**Exercise details**
Rewrite all of the data entries below, changing every "green shrub" to "green bush" and keeping everything else the same. Leave the pictures out of your answer.

== Material shown

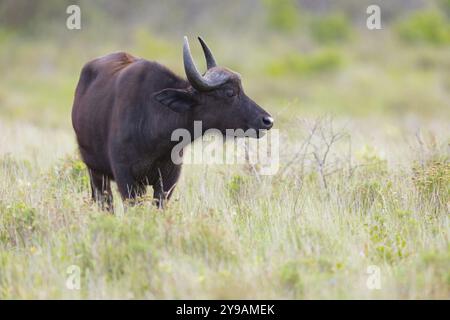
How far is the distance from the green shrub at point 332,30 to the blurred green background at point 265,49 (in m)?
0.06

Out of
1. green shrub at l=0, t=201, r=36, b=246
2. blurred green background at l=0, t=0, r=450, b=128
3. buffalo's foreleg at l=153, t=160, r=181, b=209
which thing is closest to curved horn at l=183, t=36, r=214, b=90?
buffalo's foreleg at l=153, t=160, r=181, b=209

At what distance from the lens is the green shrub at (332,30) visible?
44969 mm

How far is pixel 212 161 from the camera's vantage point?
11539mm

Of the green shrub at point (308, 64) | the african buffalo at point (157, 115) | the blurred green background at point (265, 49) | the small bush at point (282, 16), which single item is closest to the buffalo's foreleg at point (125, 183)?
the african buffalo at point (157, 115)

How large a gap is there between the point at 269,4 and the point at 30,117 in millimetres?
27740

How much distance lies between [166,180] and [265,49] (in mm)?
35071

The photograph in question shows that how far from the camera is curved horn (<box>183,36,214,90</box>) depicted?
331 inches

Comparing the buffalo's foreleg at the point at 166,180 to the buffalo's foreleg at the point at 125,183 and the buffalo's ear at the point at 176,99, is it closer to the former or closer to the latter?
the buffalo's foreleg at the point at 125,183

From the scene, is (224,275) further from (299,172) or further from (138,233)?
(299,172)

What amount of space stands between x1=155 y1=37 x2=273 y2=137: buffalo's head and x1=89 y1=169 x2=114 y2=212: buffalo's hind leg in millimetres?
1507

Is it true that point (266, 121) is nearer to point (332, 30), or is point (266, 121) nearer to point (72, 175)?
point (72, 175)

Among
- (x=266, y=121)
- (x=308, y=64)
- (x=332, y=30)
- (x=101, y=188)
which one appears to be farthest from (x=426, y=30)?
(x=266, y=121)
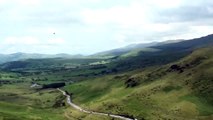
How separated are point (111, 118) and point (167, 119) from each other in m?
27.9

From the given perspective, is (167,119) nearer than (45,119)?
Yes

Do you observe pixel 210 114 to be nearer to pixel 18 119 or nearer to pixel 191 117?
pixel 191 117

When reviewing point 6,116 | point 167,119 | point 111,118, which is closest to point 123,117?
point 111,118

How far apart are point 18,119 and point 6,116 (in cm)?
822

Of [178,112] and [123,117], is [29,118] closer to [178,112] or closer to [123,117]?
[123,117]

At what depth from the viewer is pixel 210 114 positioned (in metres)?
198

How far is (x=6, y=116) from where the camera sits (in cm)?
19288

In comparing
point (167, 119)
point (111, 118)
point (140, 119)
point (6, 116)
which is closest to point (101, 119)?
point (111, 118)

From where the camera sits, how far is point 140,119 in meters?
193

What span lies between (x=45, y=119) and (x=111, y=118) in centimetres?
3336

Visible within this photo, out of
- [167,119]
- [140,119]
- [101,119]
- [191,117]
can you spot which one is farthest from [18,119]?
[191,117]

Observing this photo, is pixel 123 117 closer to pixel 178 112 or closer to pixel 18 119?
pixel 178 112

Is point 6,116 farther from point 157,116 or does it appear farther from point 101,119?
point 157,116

====

**Task result**
How far is the distance from the green bush at point 332,30 to the blurred green background at point 265,49 (in m)?
0.06

Out of
1. green bush at l=0, t=201, r=36, b=246
2. blurred green background at l=0, t=0, r=450, b=128
3. buffalo's foreleg at l=153, t=160, r=181, b=209
which thing is closest to curved horn at l=183, t=36, r=214, b=90?
buffalo's foreleg at l=153, t=160, r=181, b=209

At what distance from the lens is the green bush at (332,30) visible?
44969 mm

How far is pixel 212 161 from the camera's vantage point?
11539mm

Of the green bush at point (308, 64) | the african buffalo at point (157, 115) | the blurred green background at point (265, 49) | the small bush at point (282, 16), which single item is closest to the buffalo's foreleg at point (125, 183)?
the african buffalo at point (157, 115)

How large a gap is there between the point at 269,4 and the point at 30,117 in millimetres?
27740

How much distance lies between [166,180] and [265,49] (in mm)?
35071

The photograph in question shows that how far from the camera is curved horn (<box>183,36,214,90</box>) depicted?
331 inches

Comparing the buffalo's foreleg at the point at 166,180 to the buffalo's foreleg at the point at 125,183 and the buffalo's ear at the point at 176,99, is it closer to the former or closer to the latter?
the buffalo's foreleg at the point at 125,183

From the scene, is (224,275) further from (299,172) or further from (138,233)?
(299,172)

What amount of space stands between x1=155 y1=37 x2=273 y2=137: buffalo's head and x1=89 y1=169 x2=114 y2=212: buffalo's hind leg in millimetres?
1507

Is it true that point (266, 121) is nearer to point (332, 30), or is point (266, 121) nearer to point (72, 175)?
point (72, 175)

Among
- (x=266, y=121)
- (x=308, y=64)
- (x=332, y=30)
- (x=101, y=188)
which one appears to be farthest from (x=426, y=30)?
(x=266, y=121)
How separated are point (111, 118) and point (167, 119) from each other in m?
27.9

From the given perspective, is (167,119) nearer than (45,119)?
Yes

Do you observe pixel 210 114 to be nearer to pixel 18 119 or nearer to pixel 191 117?
pixel 191 117

When reviewing point 6,116 | point 167,119 | point 111,118, which is closest to point 123,117?
point 111,118

How far apart are point 18,119 and point 6,116 (in cm)?
822

Of [178,112] and [123,117], is [29,118] closer to [178,112] or closer to [123,117]?
[123,117]

At what depth from the viewer is pixel 210 114 positioned (in metres)?
198

How far is (x=6, y=116) from where the camera sits (in cm)?
19288

In comparing
point (167, 119)
point (111, 118)
point (140, 119)
point (6, 116)
which is closest to point (101, 119)?
point (111, 118)

From where the camera sits, how far is point 140,119 in meters?
193

What span lies between (x=45, y=119) and (x=111, y=118) in centimetres?
3336

Visible within this photo, out of
- [167,119]
- [140,119]
- [101,119]
- [191,117]
can you spot which one is farthest from [18,119]?
[191,117]

Observing this photo, is pixel 123 117 closer to pixel 178 112 or closer to pixel 18 119?
pixel 178 112

Is point 6,116 farther from point 157,116 or does it appear farther from point 101,119?
point 157,116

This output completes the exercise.